Recommendations published by international professional bodies guide selection of which radiographic projections should be acquired to best demonstrate the subtle fractures associated with SPA in conjunction with a non-contrast CT scan of the brain [4,5,6,7]. Collectively, this series of X-rays is referred to as a radiographic skeletal survey. The recommended protocols include a range of 11–33 X-ray projections with additional projections recommended to provide further detail [5, 8]. The technical challenges encountered when acquiring this series of radiographs on a living child have been identified as: the size of the child, the diverging X-ray beam and the level of co-operation from the child [6]. Considerations also include the number of X-ray projections required and therefore, the time taken to acquire these images. The Royal College of Radiologists (RCR) note that the skeletal survey can be distressing for the children, their family and staff involved particularly due to immobilisation requirements [5]. Younger children usually need to be immobilised to reduce motion artefacts. Repeat images are sometimes required and increases the cumulative radiation dose to the child [9, 10]. Given the medicolegal indications for this type of imaging, it should also be considered that one of the child’s carers who may be assisting with immobilisation could be the suspected abuser. Together, these factors can contribute to a very challenging environment for the radiographers who should be working in pairs to document the entire imaging examination, whilst acquiring high quality diagnostic images for the radiologist [11].

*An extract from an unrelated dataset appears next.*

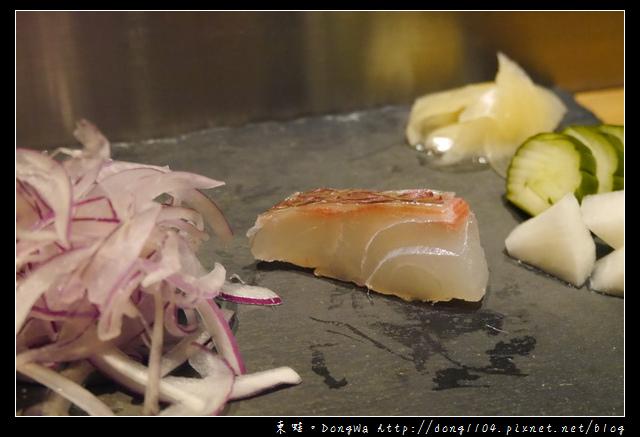 【台北食記】松江南京無菜單日式料理|日本新鮮直送海鮮|匠壽司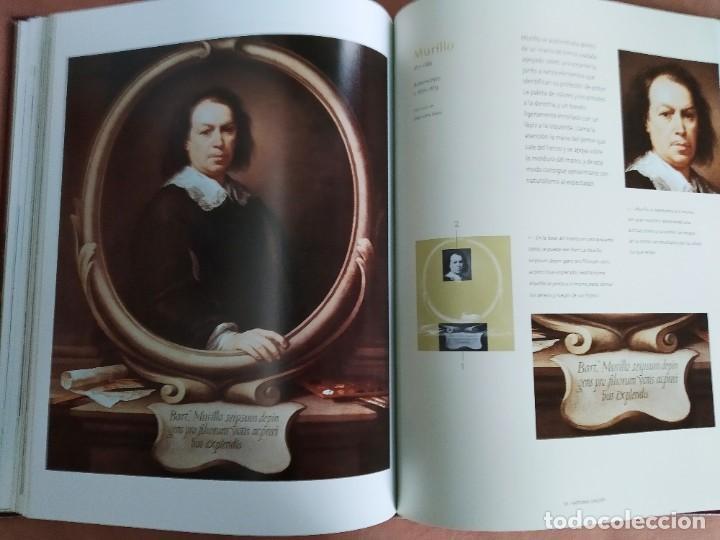 Libros de segunda mano: MUSEOS DEL MUNDO. TOMO 1. NATIONAL GALLERY LONDRES. ESPASA - Foto 11 - 205764753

Metaphyseal (corner or bucket-handle) fractures are indicators of SPA, particularly multiple fractures of varying ages and/or in conjunction with rib fractures or a head injury [12]. As metaphyseal fractures are caused by a twisting action, the mechanisms of injury associated with accidental trauma in this age group are quite different. Importantly, metaphyseal fractures are subtle and can be difficult to detect. However, as the spatial resolution of X-ray is higher than CT (3–5 line pairs per millimetre compared to 0.7–1.2) [13, 14], the diagnostic threshold for visualising metaphyseal fractures using low dose CT (LDCT) has not yet been established and may be a limiting factor to their use.

Following the publication of a national protocol in New Zealand in 2015, it was estimated that a child under 3 years of age would receive an effective radiation dose of approximately 0.2 milliSieverts (mSv) for a standard series of approximately 17 X-ray projections [6, 15]. A phantom study in Australia based on the RCR guidelines, including 31 projections, estimated an effective radiation dose of 0.09 mSv for a two-year-old child [16]. Given the number of projections required to complete a Skeletal Survey X-ray series and a potentially distressed child and/or carers [17], this may take a significant amount of time to achieve in a clinical setting depending on the experience of the radiographers. A whole-body CT scan should take a few minutes to acquire with the benefit that the volumetric data can be reconstructed retrospectively in any plane, thereby eliminating the need for additional imaging to be acquired to assist with the initial diagnosis. A LDCT skeletal survey would be significantly less traumatic for the child compared to being moved into different positions to accommodate 11–33 X-ray projections. In other settings, the use of LDCT skeletal surveys has already replaced radiographic skeletal surveys in adults e.g. multiple myeloma [18]. In addition, a recent case series of 10 infants aged up to 8 months reported that the effective radiation dose for LDCT skeletal surveys for SPA ranged from 0.73 to 1.46 mSv [19]. There is no intention to replace the existing requirement for a non-contrast CT Brain scan which is performed to look for acute haemorrhage/s suggestive of abusive head trauma and requires a higher radiation dose than for bones which have a higher inherent contrast resolution. A CT brain scan is estimated to provide an effective radiation dose of 2.49 mSv [15]. Therefore, the cumulative radiation dose for a child having a CT brain and a LDCT skeletal survey would be 2.7 mSv. It is acknowledged that whilst CT scan protocols for post-mortem imaging of children have been published, radiation doses have not been calculated because radiation dose is not a consideration in the deceased so image quality can be prioritised [5].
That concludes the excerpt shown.